[EXERCISE PASSAGE]:
──────────

So right now I've dropped the store store component. I'm on AWS and the work isn't finalized for s3, if my next hunch is right, this can be added.
For initial testing I've been removing all kubes based service discovery and going through my ingress controller, or external services in hopes it will scale to my multicluster environment.
I've tried configuring tcp redirect on my ingress for 30900 > thanos-peers service. This would get every component in the cluster matching the label selector, this look liked it worked in a single peer setup. Problem is that the sidecars and the query api register the pod IP, which I'm using Calico on AWS, and that IP is not accessible, probably not a problem with GKE, or kube-net, where traffic can be routed.
Then I tried using an AWS Network Load Balancer which advertises a static IP. My problem through is that as far as configuration goes this is a nightmare. I would need to provision, then check the IP, then go back and update the app with the IPs, and it really isn't ideal. This way might work if followed through, but I don't like it.
Currently, I was looking at hostPort Option for the cluster port. I'll have external-dns post records with the components node IP, and bind to the port. So now I control the node, dns is provisioned on resource create. The final piece is telling the sidecar and query it's advertised address, which I think can be done via an ENV var and mapping it's value from .status.hostIP
In the end it will look like this
Cluster 1:
Node 1 (192.168.1.10)

──────────

[RECORDED INFORMATION]:
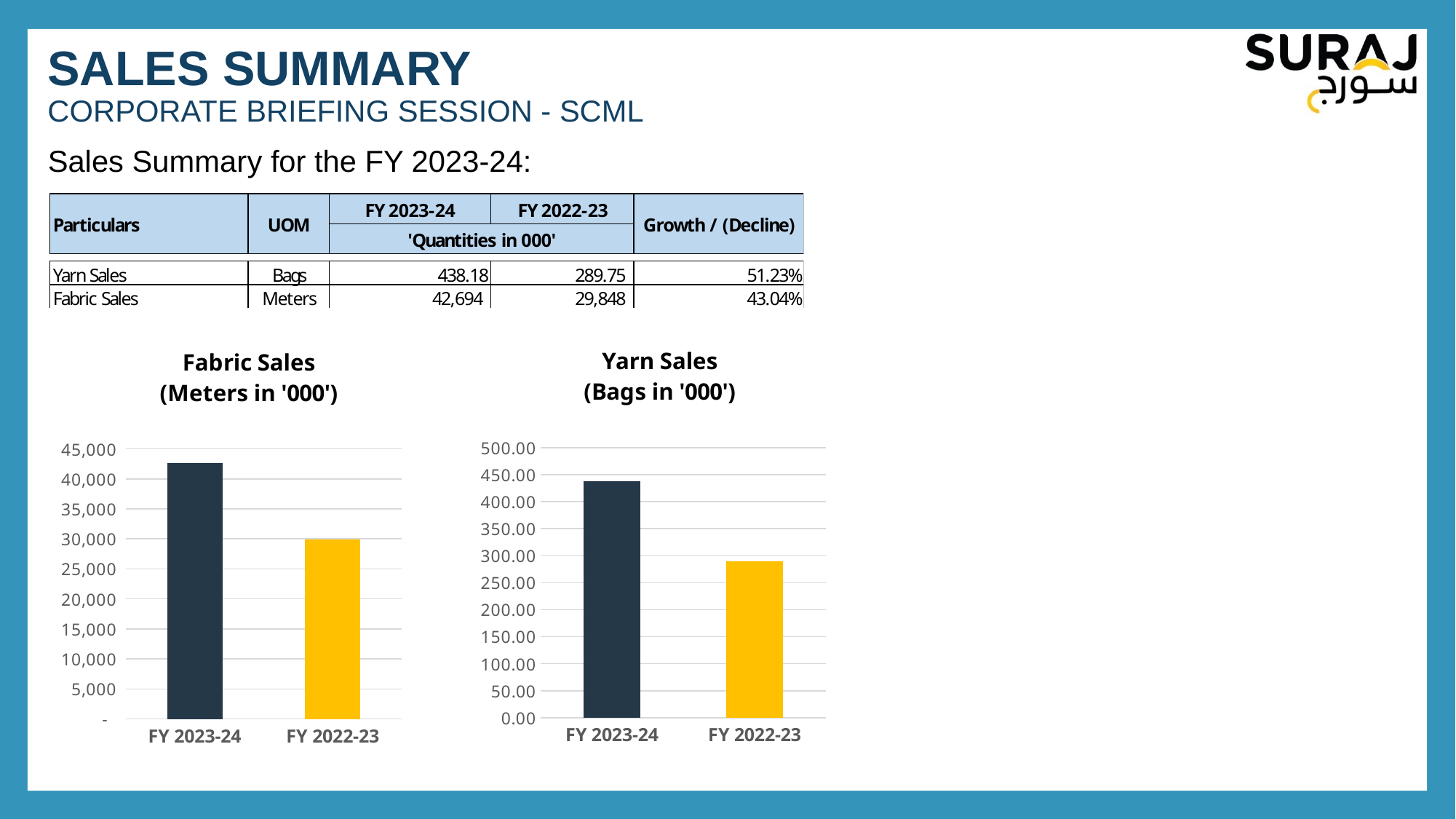
In the Yarn Sales chart, is the bar for FY 2023-24 larger or smaller than the bar for FY 2022-23? larger In the Yarn Sales chart, how many categories are shown on the x axis? 2 What unit is given in the title of the Yarn Sales chart? Bags in '000' What kind of chart is the Fabric Sales chart? bar chart In the Yarn Sales chart, which fiscal year has the lowest bar? FY 2022-23 In the Yarn Sales chart, is the value for FY 2022-23 greater or less than 300.00? less In the Fabric Sales chart, is the value for FY 2022-23 greater or less than 30,000? less In the Yarn Sales chart, is the value for FY 2023-24 greater or less than 400.00? greater In the Fabric Sales chart, which fiscal year has the higher bar? FY 2023-24 In the Fabric Sales chart, how many bars are plotted? 2 What kind of chart is the Yarn Sales chart? bar chart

──────────

[EXERCISE OBJECTIVE]: Edit the forum post about cluster networking, starting with "So right now" and going on through "can be routed.", so that each instance of "ingress" reads "gateway". The material is drawn from a separate source.

[SOLUTION]:
So right now I've dropped the store store component. I'm on AWS and the work isn't finalized for s3, if my next hunch is right, this can be added.
For initial testing I've been removing all kubes based service discovery and going through my gateway controller, or external services in hopes it will scale to my multicluster environment.
I've tried configuring tcp redirect on my gateway for 30900 > thanos-peers service. This would get every component in the cluster matching the label selector, this look liked it worked in a single peer setup. Problem is that the sidecars and the query api register the pod IP, which I'm using Calico on AWS, and that IP is not accessible, probably not a problem with GKE, or kube-net, where traffic can be routed.